**Consignes**.
[1] Citez le passage du texte source allant de « Une instrumentalisation de » jusqu'à « aux élections européennes. » inclus.
[2] Répondez s'il vous plaît aux questions suivantes à partir du texte source :
(a) À quelle date Gabriel Attal a-t-il prononcé son discours devant l'Assemblée ?
(b) Quel montant d'aide financière est prévu en 2024 ?
(c) Quelle fonction occupe Fabien Roussel ?

+++ Texte source +++

L’épisode politique avait commencé le 26 février quand Emmanuel Macron évoquait la possibilité d’envoyer des troupes occidentales en Ukraine. Le 5 mars, le président appelait à Prague les alliés de l’Ukraine à « ne pas être lâches » et à « être à la hauteur de l’Histoire », recevant dans la foulée les chefs de partis pour « clarifier leurs positions » vis-à-vis du conflit russo-ukrainien.
Cependant, l’ambiguïté stratégique du président a été loin de convaincre. « Le président de la République dit clairement aux Français, aux forces politiques, que la position de la France a changé. Il n’y a plus de ligne rouge, il n’y a plus de limite », déclarait Fabien Roussel, secrétaire général du Parti communiste à la sortie de cette rencontre, alors que Jordan Bardella commentait que « la campagne électorale dans laquelle nous sommes aujourd’hui engagés n’autorise pas tout ».
Lors de son discours devant l’Assemblée le 12 mars, le Premier ministre Gabriel Attal n’a pas fait autre chose que de défendre la ligne « va-t-en-guerre » du président. Si l’on en croit ses propos, l’objectif est de polariser le débat public autour de la guerre en Ukraine et de désigner les soutiens de Poutine en France : «Voter contre, c’est donner à Vladimir Poutine tous les arguments et un signal qu’il attend (…) S’abstenir, c’est fuir ses responsabilités devant l’Histoire» a-t-il dit en visant LFI, le PCF et le RN.
Que contient l’accord d’aide à l’Ukraine ?
L’accord bilatéral de sécurité signé le 16 février par Emmanuel Macron et Volodymyr Zelensky inclut un soutien financier, un renforcement pour une durée de dix ans de l’aide militaire dans les domaines notamment de l’artillerie et de la défense aérienne, l’entrée de l’Ukraine dans l’OTAN et son adhésion à l’Union européenne – des lignes rouges pour la Russie dans l’accord de Minsk II de 201, des conditions qu’on s’accuse de part et d’autre d’avoir violées.
Trois milliards d’euros d’aide financière seront prévus en 2024 qui s’ajouteront aux 3,8 milliards déjà dépensés depuis deux ans, dans un contexte où l’inflation continue de peser sur le portefeuille des Français, que la dette publique dépasse les 3.000 milliards d’euros et que certains services publics sont au bord de la faillite.
Avec cette aide financière, « la France réaffirme son intention de soutenir pleinement l’objectif d’adhésion de l’Ukraine à l’Union européenne » peut-on lire sur le site du gouvernement, adhésion dont on sait déjà l’impact sur l’agriculture française, malgré les annonces faites, il y a quelques semaines, auprès des agriculteurs.
Une instrumentalisation de la guerre en question
Derrière les « torses bombés », expression utilisée par le Premier ministre pour s’opposer à ceux qui se mettent « à plat ventre », certains voient des tentatives de diversion de l’opinion publique, alors que le RN est en tête des intentions de vote aux élections européennes.

+++ Lignes de données +++

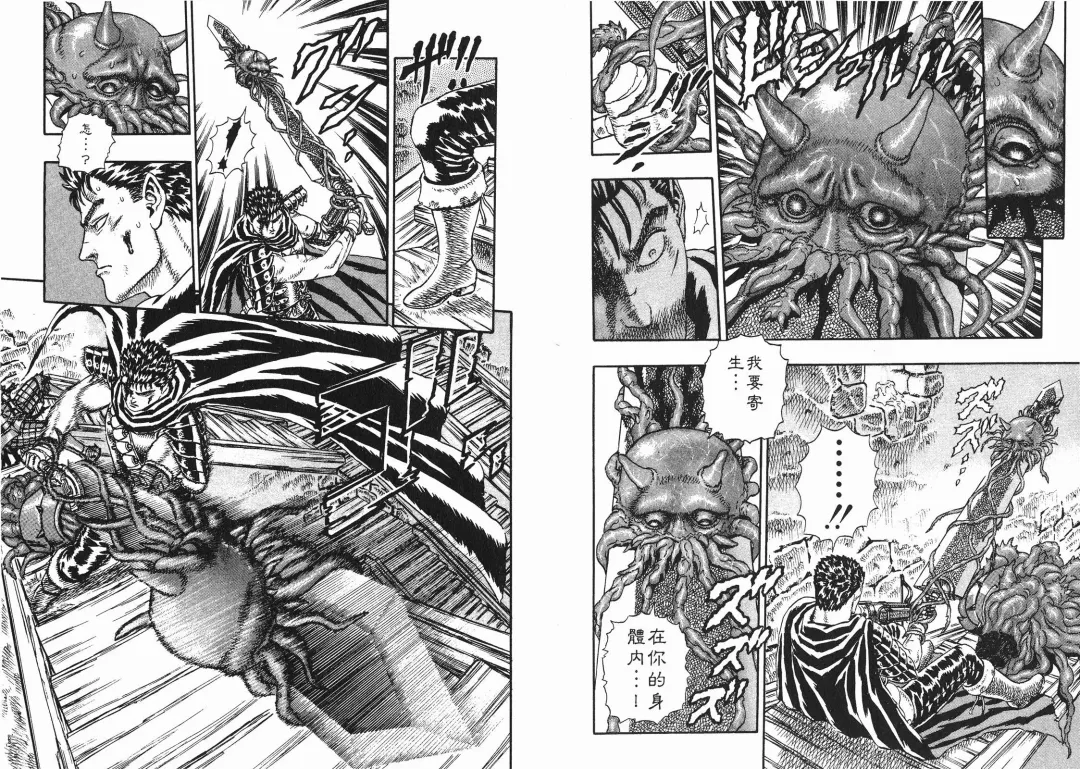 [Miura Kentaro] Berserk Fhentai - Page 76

+++
+++ Lignes de données +++

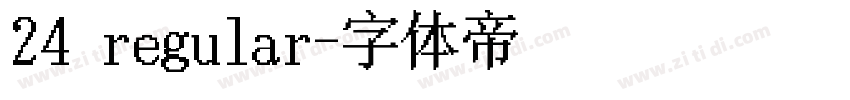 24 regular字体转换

+++
+++ Lignes de données +++

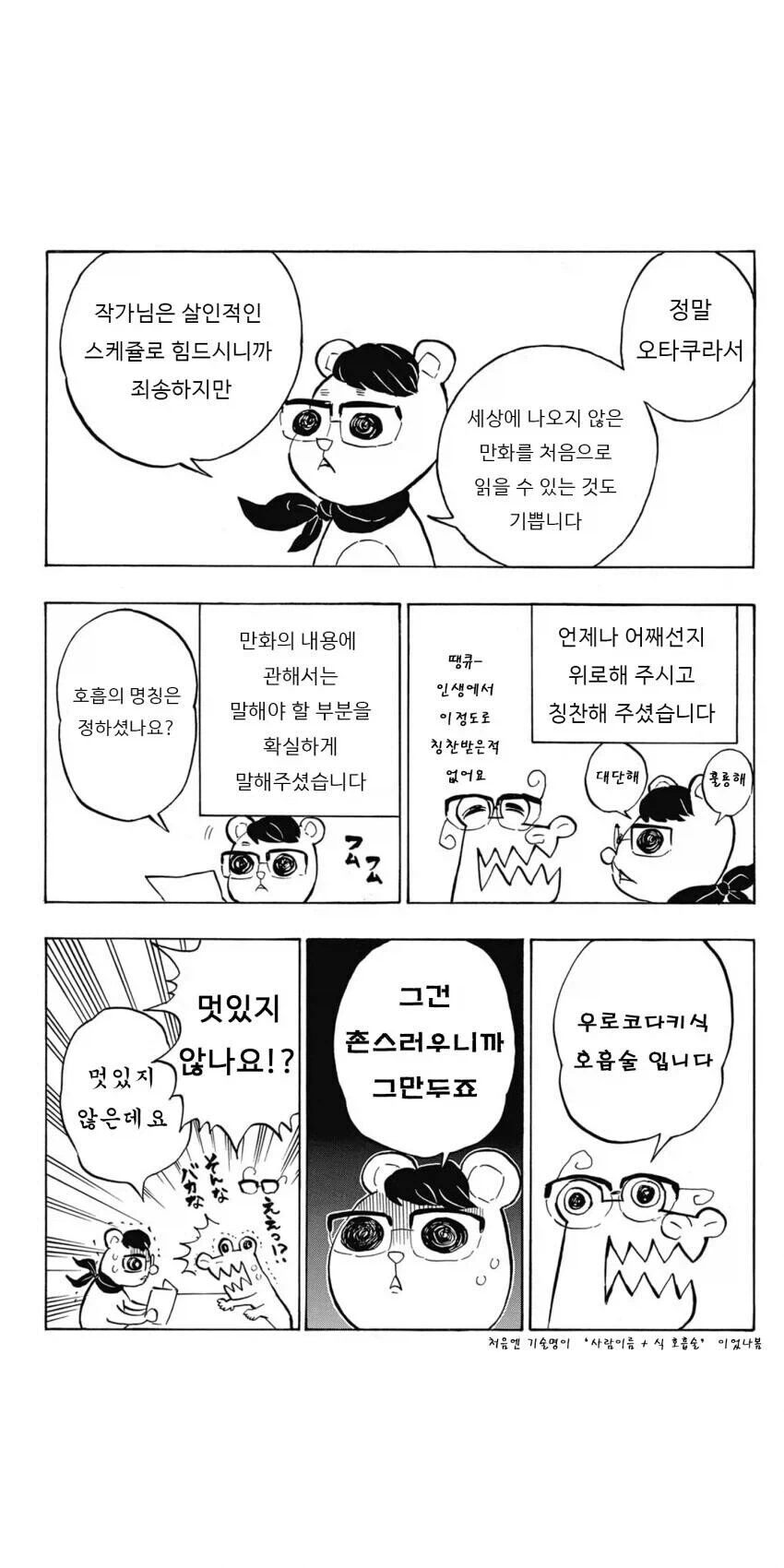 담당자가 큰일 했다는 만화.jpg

+++

**Réponses numérotées**.
[1]
Une instrumentalisation de la guerre en question
Derrière les « torses bombés », expression utilisée par le Premier ministre pour s’opposer à ceux qui se mettent « à plat ventre », certains voient des tentatives de diversion de l’opinion publique, alors que le RN est en tête des intentions de vote aux élections européennes.

[2]
(a) Le 12 mars.
(b) Trois milliards d'euros.
(c) Secrétaire général du Parti communiste.